From Concept to Commercial Breakthrough

AI Apply has already proven transformative. The platform allows job boards to connect with enterprise employers instantly, eliminating the need for manual API credentials or custom integrations. For agencies that once absorbed high per-application costs on platforms like Indeed, automation has reduced those expenses by up to eightfold, depending on volume and workflow. Industry research shows that AI-driven recruitment automation can also reduce time-to-hire by as much as 75%, turning traditionally slow employer pipelines into near-instant submission flows.

By making job application workflows interoperable, the system also enhances the jobseeker experience. Candidates can apply once through a single interface while AI Apply handles the underlying complexity across disparate employer systems. In essence, the platform removes friction for both sides of the market, empowering job boards to innovate faster and candidates to apply smarter.

Engineering for Scale and Stability

What distinguishes AI Apply from other automation attempts is its depth of engineering discipline. Under Renken’s leadership, the team experimented with multiple agent architectures, from graph-based representations of job forms to continuously learning LLM agents and hybrid human-in-the-loop systems. Each iteration brought the platform closer to generalization, the ability to adapt to new enterprise systems without retraining or manual intervention.

“Most automation systems break the moment something changes on a website,” he says. “We wanted ours to learn contextually, to see a new field and infer its purpose the same way a human would.”

To maintain operational excellence, Renken’s team built extensive observability and telemetry tooling. Every workflow, which can last over two hours end-to-end, is tracked in real time, allowing the team to identify and resolve issues at scale. This commitment to transparency and feedback loops has been key to sustaining reliability across thousands of concurrent workflows.

Redefining Industry Standards

The implications of AI Apply extend far beyond HR tech. Its success demonstrates how AI agents can automate structured yet context-sensitive processes across industries, from supply chain logistics to financial onboarding. But in recruitment, the timing could not be more significant.

As global labor markets evolve, organizations are under pressure to scale hiring efficiently without compromising candidate experience. A 2025 market analysis reinforces this point: the global Applicant Tracking System market is already valued at approximately USD 2.7 billion and is projected to more than double over the coming decade. AI Apply positions Kombo as a pioneer in this shift, transforming how enterprise automation intersects with accessibility.
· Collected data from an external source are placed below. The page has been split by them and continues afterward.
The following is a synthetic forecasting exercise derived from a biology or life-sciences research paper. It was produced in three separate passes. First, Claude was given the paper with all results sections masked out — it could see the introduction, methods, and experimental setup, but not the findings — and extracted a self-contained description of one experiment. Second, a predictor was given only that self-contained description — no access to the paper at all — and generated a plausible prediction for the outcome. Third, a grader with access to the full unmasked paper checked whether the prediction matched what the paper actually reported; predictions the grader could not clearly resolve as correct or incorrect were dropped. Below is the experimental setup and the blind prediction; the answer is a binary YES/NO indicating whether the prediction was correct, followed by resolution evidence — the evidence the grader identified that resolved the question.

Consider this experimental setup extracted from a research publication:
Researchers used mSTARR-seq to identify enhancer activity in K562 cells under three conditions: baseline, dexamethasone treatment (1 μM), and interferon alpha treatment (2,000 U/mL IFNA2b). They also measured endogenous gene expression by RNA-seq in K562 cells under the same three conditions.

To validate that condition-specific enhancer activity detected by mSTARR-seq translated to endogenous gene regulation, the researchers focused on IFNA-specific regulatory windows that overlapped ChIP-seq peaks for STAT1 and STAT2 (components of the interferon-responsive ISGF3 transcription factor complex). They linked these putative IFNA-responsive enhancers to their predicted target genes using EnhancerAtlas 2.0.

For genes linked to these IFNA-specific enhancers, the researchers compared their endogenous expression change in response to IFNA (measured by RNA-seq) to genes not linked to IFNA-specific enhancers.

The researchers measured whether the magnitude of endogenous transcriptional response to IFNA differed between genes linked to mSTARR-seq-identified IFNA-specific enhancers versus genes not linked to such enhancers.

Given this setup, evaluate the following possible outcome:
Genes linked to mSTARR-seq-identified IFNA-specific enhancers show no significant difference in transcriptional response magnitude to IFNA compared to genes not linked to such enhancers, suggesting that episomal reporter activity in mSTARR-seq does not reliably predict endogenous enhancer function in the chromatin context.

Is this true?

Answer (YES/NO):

“Every improvement in the hiring infrastructure ripples across economies,” Renken notes. “If we can make applying for jobs ten times faster and eight times cheaper, we’re not just helping job boards, we’re increasing access to opportunity.”

The Future of Applied AI

Renken’s work at Kombo represents a broader inflection point in AI engineering, one where technical precision meets social utility. By proving that AI agents can navigate live enterprise systems autonomously, he and his team are setting a new benchmark for intelligent automation.

“The best AI,” he concludes, “doesn’t just predict. It performs. It acts with context, recovers from failure, and delivers outcomes we can trust.”

As AI Apply continues to evolve, its success offers a glimpse into the next generation of applied intelligence, systems that do not just analyze data but actively build bridges between humans and the technologies they rely on to work, hire, and grow.